To analyze the association between genetic and epigenetic factors and clopidogrel resistance, the study design was cross-sectional, while the study design of relationship between genetic and epigenetic factors and MACE was prospective cohort. The subjects were 201 post-PCI ACS patients who received clopidogrel therapy at Harapan Kita Hospital from September 2018 to June 2020. Clopidogrel resistance was determined by light transmission aggregometry (LTA) if the result was greater than 59% with agonist ADP 20 µM. The detection of CYP2C19 and P2Y12 gene polymorphisms and miRNA-26a expression were carried out by qRT-PCR method, while the DNA methylation of the CYP2C19 and P2Y12 genes were carried out by bisulfite conversion method.

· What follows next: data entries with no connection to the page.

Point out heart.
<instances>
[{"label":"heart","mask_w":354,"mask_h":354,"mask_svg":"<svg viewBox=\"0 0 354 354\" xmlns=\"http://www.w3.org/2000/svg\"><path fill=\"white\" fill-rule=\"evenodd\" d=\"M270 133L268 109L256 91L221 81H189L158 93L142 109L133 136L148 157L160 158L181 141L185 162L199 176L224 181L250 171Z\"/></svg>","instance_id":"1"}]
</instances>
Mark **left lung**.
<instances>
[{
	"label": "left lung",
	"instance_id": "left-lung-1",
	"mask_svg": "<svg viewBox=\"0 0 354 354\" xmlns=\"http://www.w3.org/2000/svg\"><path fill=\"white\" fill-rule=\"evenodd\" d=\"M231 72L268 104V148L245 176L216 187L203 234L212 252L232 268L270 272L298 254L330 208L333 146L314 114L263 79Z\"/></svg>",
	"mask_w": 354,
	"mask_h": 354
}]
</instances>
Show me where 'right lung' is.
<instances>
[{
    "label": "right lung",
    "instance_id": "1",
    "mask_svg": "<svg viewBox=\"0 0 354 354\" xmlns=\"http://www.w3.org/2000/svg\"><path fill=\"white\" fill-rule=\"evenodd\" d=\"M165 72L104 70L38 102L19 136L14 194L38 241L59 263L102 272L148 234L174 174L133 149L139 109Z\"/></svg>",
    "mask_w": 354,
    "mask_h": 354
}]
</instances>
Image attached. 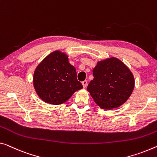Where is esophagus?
Returning a JSON list of instances; mask_svg holds the SVG:
<instances>
[{
	"instance_id": "esophagus-1",
	"label": "esophagus",
	"mask_w": 157,
	"mask_h": 157,
	"mask_svg": "<svg viewBox=\"0 0 157 157\" xmlns=\"http://www.w3.org/2000/svg\"><path fill=\"white\" fill-rule=\"evenodd\" d=\"M87 84H88V81H83V82H82V85H83V87L84 88H85L87 86Z\"/></svg>"
}]
</instances>
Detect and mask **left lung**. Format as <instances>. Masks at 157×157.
I'll list each match as a JSON object with an SVG mask.
<instances>
[{"instance_id": "1", "label": "left lung", "mask_w": 157, "mask_h": 157, "mask_svg": "<svg viewBox=\"0 0 157 157\" xmlns=\"http://www.w3.org/2000/svg\"><path fill=\"white\" fill-rule=\"evenodd\" d=\"M93 73L94 78L87 90L102 109L110 110L119 107L131 95L135 78L121 60L112 57L98 61Z\"/></svg>"}]
</instances>
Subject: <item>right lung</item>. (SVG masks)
<instances>
[{"label": "right lung", "mask_w": 157, "mask_h": 157, "mask_svg": "<svg viewBox=\"0 0 157 157\" xmlns=\"http://www.w3.org/2000/svg\"><path fill=\"white\" fill-rule=\"evenodd\" d=\"M76 76V68L69 62L68 55L57 50L47 55L36 67L33 87L43 102L61 105L83 88Z\"/></svg>", "instance_id": "right-lung-1"}]
</instances>
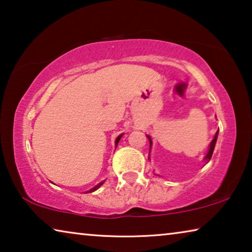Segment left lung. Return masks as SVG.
<instances>
[{"label": "left lung", "instance_id": "1", "mask_svg": "<svg viewBox=\"0 0 252 252\" xmlns=\"http://www.w3.org/2000/svg\"><path fill=\"white\" fill-rule=\"evenodd\" d=\"M219 131H220V129L216 131V133H215V136H214V138H213V140H212V142H210L209 144V148H208V152H207V154H206V156L204 157V160L206 162V164H207L209 160H210V158H212V155H213V152H214V148H215V145H216V141H217V137H219ZM147 138H148V140H149V153H150V149H152V146H153V141H152V138H150V136H148L147 134ZM148 159H149V156H148Z\"/></svg>", "mask_w": 252, "mask_h": 252}]
</instances>
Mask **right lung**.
<instances>
[{
    "instance_id": "right-lung-1",
    "label": "right lung",
    "mask_w": 252,
    "mask_h": 252,
    "mask_svg": "<svg viewBox=\"0 0 252 252\" xmlns=\"http://www.w3.org/2000/svg\"><path fill=\"white\" fill-rule=\"evenodd\" d=\"M122 136H123V133H122V134H120V136H118V138L115 139V148H116V146H118V144H119L120 139L122 138ZM104 182H105V180H104V181H102V182H99L98 185H97V186H95L94 188H92V189H90V190H88L87 192H94V191H96L97 189H98L99 187H102V186H103V183H104Z\"/></svg>"
}]
</instances>
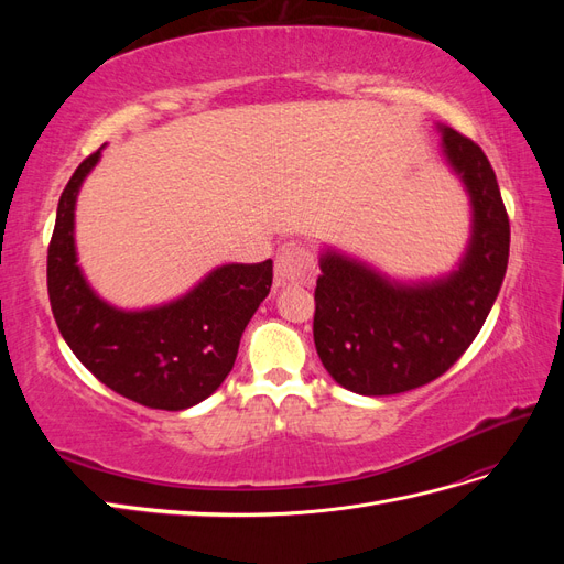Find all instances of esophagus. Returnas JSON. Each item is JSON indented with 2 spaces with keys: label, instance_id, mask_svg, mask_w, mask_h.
Wrapping results in <instances>:
<instances>
[{
  "label": "esophagus",
  "instance_id": "esophagus-1",
  "mask_svg": "<svg viewBox=\"0 0 564 564\" xmlns=\"http://www.w3.org/2000/svg\"><path fill=\"white\" fill-rule=\"evenodd\" d=\"M315 280V253L301 242H286L275 259V284H311Z\"/></svg>",
  "mask_w": 564,
  "mask_h": 564
}]
</instances>
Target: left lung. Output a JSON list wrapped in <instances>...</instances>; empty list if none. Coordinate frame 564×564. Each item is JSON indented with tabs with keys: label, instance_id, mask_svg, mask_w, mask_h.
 I'll return each mask as SVG.
<instances>
[{
	"label": "left lung",
	"instance_id": "8db88e82",
	"mask_svg": "<svg viewBox=\"0 0 564 564\" xmlns=\"http://www.w3.org/2000/svg\"><path fill=\"white\" fill-rule=\"evenodd\" d=\"M442 150L473 204V237L458 270L435 282L398 284L336 251L319 259L315 348L332 379L360 395H395L442 377L499 296L510 224L497 174L482 148L454 129H442Z\"/></svg>",
	"mask_w": 564,
	"mask_h": 564
}]
</instances>
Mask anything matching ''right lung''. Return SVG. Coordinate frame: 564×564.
Masks as SVG:
<instances>
[{"label": "right lung", "instance_id": "add662e5", "mask_svg": "<svg viewBox=\"0 0 564 564\" xmlns=\"http://www.w3.org/2000/svg\"><path fill=\"white\" fill-rule=\"evenodd\" d=\"M98 158L100 150L75 169L58 199L46 256L51 311L65 344L100 383L143 406L181 412L226 381L242 332L270 292L272 261L220 265L158 308H115L94 294L75 251V202Z\"/></svg>", "mask_w": 564, "mask_h": 564}]
</instances>
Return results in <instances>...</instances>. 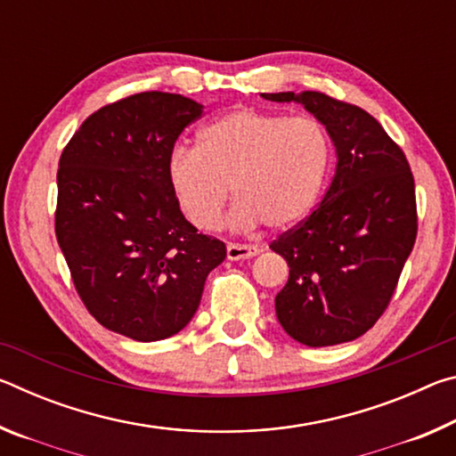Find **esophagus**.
Listing matches in <instances>:
<instances>
[{"label":"esophagus","instance_id":"obj_1","mask_svg":"<svg viewBox=\"0 0 456 456\" xmlns=\"http://www.w3.org/2000/svg\"><path fill=\"white\" fill-rule=\"evenodd\" d=\"M259 247L256 245H243V243H227V259L239 261V259H249L257 256Z\"/></svg>","mask_w":456,"mask_h":456}]
</instances>
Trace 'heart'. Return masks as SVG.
<instances>
[{
  "label": "heart",
  "instance_id": "1",
  "mask_svg": "<svg viewBox=\"0 0 456 456\" xmlns=\"http://www.w3.org/2000/svg\"><path fill=\"white\" fill-rule=\"evenodd\" d=\"M331 165V138L318 118L241 106L203 126L197 149H176L168 181L192 225L217 231L233 187L231 223L280 231L314 209Z\"/></svg>",
  "mask_w": 456,
  "mask_h": 456
}]
</instances>
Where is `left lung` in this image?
Here are the masks:
<instances>
[{"label": "left lung", "instance_id": "8db88e82", "mask_svg": "<svg viewBox=\"0 0 456 456\" xmlns=\"http://www.w3.org/2000/svg\"><path fill=\"white\" fill-rule=\"evenodd\" d=\"M261 96L304 104L338 152L318 209L269 245L289 265V280L275 296L277 320L312 348L352 342L386 312L416 241L411 165L360 106L312 90Z\"/></svg>", "mask_w": 456, "mask_h": 456}]
</instances>
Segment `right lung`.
<instances>
[{
  "mask_svg": "<svg viewBox=\"0 0 456 456\" xmlns=\"http://www.w3.org/2000/svg\"><path fill=\"white\" fill-rule=\"evenodd\" d=\"M195 100L141 92L82 122L61 151L56 239L82 304L138 342L175 336L195 315L225 243L197 233L168 181Z\"/></svg>",
  "mask_w": 456,
  "mask_h": 456,
  "instance_id": "add662e5",
  "label": "right lung"
}]
</instances>
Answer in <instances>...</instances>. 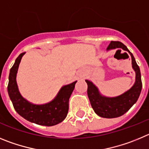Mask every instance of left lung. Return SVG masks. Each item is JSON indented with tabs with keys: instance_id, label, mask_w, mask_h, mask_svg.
Returning a JSON list of instances; mask_svg holds the SVG:
<instances>
[{
	"instance_id": "left-lung-1",
	"label": "left lung",
	"mask_w": 149,
	"mask_h": 149,
	"mask_svg": "<svg viewBox=\"0 0 149 149\" xmlns=\"http://www.w3.org/2000/svg\"><path fill=\"white\" fill-rule=\"evenodd\" d=\"M122 49L128 52L131 57L132 68L136 73L134 85L124 93L115 97H108L100 93L97 87L92 81L85 80L88 84V96L95 113L103 118H116L125 113L136 102L142 90L141 73L133 54L125 45L120 41H111L107 50ZM120 49H118L119 51Z\"/></svg>"
}]
</instances>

Patients were observed for one year and angina pectoris, recurrent acute myocardial infarction (AMI), stroke, or death, were recorded as MACE.

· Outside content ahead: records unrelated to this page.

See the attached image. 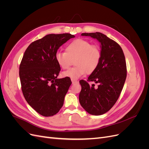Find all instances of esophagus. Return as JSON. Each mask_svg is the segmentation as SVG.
I'll use <instances>...</instances> for the list:
<instances>
[{
    "instance_id": "34e87169",
    "label": "esophagus",
    "mask_w": 149,
    "mask_h": 149,
    "mask_svg": "<svg viewBox=\"0 0 149 149\" xmlns=\"http://www.w3.org/2000/svg\"><path fill=\"white\" fill-rule=\"evenodd\" d=\"M71 81L73 84H76V83H78V81L74 79H71Z\"/></svg>"
}]
</instances>
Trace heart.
Here are the masks:
<instances>
[{
    "label": "heart",
    "mask_w": 149,
    "mask_h": 149,
    "mask_svg": "<svg viewBox=\"0 0 149 149\" xmlns=\"http://www.w3.org/2000/svg\"><path fill=\"white\" fill-rule=\"evenodd\" d=\"M66 52H58L55 59L62 69L66 70L74 60L76 66L62 73L64 77L78 79L84 74H91L96 71L100 63L101 51L100 47L91 45L83 39H76L67 45Z\"/></svg>",
    "instance_id": "obj_1"
}]
</instances>
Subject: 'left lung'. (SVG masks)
Listing matches in <instances>:
<instances>
[{
	"mask_svg": "<svg viewBox=\"0 0 149 149\" xmlns=\"http://www.w3.org/2000/svg\"><path fill=\"white\" fill-rule=\"evenodd\" d=\"M101 43V59L96 71L88 81H79L81 91L79 95L80 104L89 114L100 116L106 113L118 101L127 76V67L123 49L114 40L100 32L83 33ZM88 81L98 84L90 86Z\"/></svg>",
	"mask_w": 149,
	"mask_h": 149,
	"instance_id": "1",
	"label": "left lung"
}]
</instances>
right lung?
I'll return each instance as SVG.
<instances>
[{"label": "right lung", "instance_id": "obj_1", "mask_svg": "<svg viewBox=\"0 0 149 149\" xmlns=\"http://www.w3.org/2000/svg\"><path fill=\"white\" fill-rule=\"evenodd\" d=\"M74 37L70 33L49 34L31 43L24 53L19 67L22 91L29 104L42 116L55 115L63 105L71 81L56 78L61 68L55 55Z\"/></svg>", "mask_w": 149, "mask_h": 149}]
</instances>
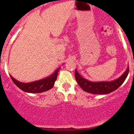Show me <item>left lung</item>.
<instances>
[{
  "instance_id": "1",
  "label": "left lung",
  "mask_w": 134,
  "mask_h": 134,
  "mask_svg": "<svg viewBox=\"0 0 134 134\" xmlns=\"http://www.w3.org/2000/svg\"><path fill=\"white\" fill-rule=\"evenodd\" d=\"M129 71V67H128L120 77L113 81L93 82L82 77L76 69L75 77L79 86L84 91L93 94H106L114 91L120 86L128 76Z\"/></svg>"
}]
</instances>
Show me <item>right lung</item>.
<instances>
[{
  "label": "right lung",
  "instance_id": "right-lung-1",
  "mask_svg": "<svg viewBox=\"0 0 134 134\" xmlns=\"http://www.w3.org/2000/svg\"><path fill=\"white\" fill-rule=\"evenodd\" d=\"M60 69V68L58 67L52 75L44 79L28 83L19 82L15 79L10 74V77L13 80V82L23 91L30 93H40L47 91L53 87L55 81L57 80L58 72H59Z\"/></svg>",
  "mask_w": 134,
  "mask_h": 134
}]
</instances>
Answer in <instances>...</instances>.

From 201 subjects, 45.8% were CYP2C19*2 and CYP2C19*3 polymorphism mutant carrier, 36.8% were rs3679479 P2Y12 polymorphism mutant carrier, 10% were hypomethylated of P2Y12, 80.1% were hypomethylated of CYP2C19, and 66.2% were up regulated in miRNA-26a expression. 49.8% of subjects were clopidogrel resistant and 14.9% of subjects experienced MACE (death was 7.5%). Smoking (p = 0.001; OR 0.37 [CI 95%; 0.20–0.68]), hypomethylated of CYP2C19 (p = 0.037; OR 2.13 [CI 95%; 1.04–4.37]), and up regulated miRNA-26a expression (p = 0.020; OR 2.03 [CI 95%; 1.12–3.68]) were associated with clopidogrel resistance. Female gender (p = 0.040; HR 2.73 [CI 95%; 1.05–7.14]), age over 60 years old (p = 0.035; HR 2.17 [CI 95%; 1.06–4.48]), low eGFR (p = 0.001; HR 3.29 [CI 95%; 1.59–6.84]), and CYP2C19*2 and CYP2C19*3 polymorphisms (p = 0.047; HR 2.12 [CI 95%; 1.01–4.46]) were associated with MACE in one year.

Only DNA methylation of CYP2C19 and miRNA-26a expression were associated with clopidogrel resistance. Although clopidogrel resistance was not associated with MACE, there was association between CYP2C19*2 and CYP2C19*3 polymorphisms and MACE."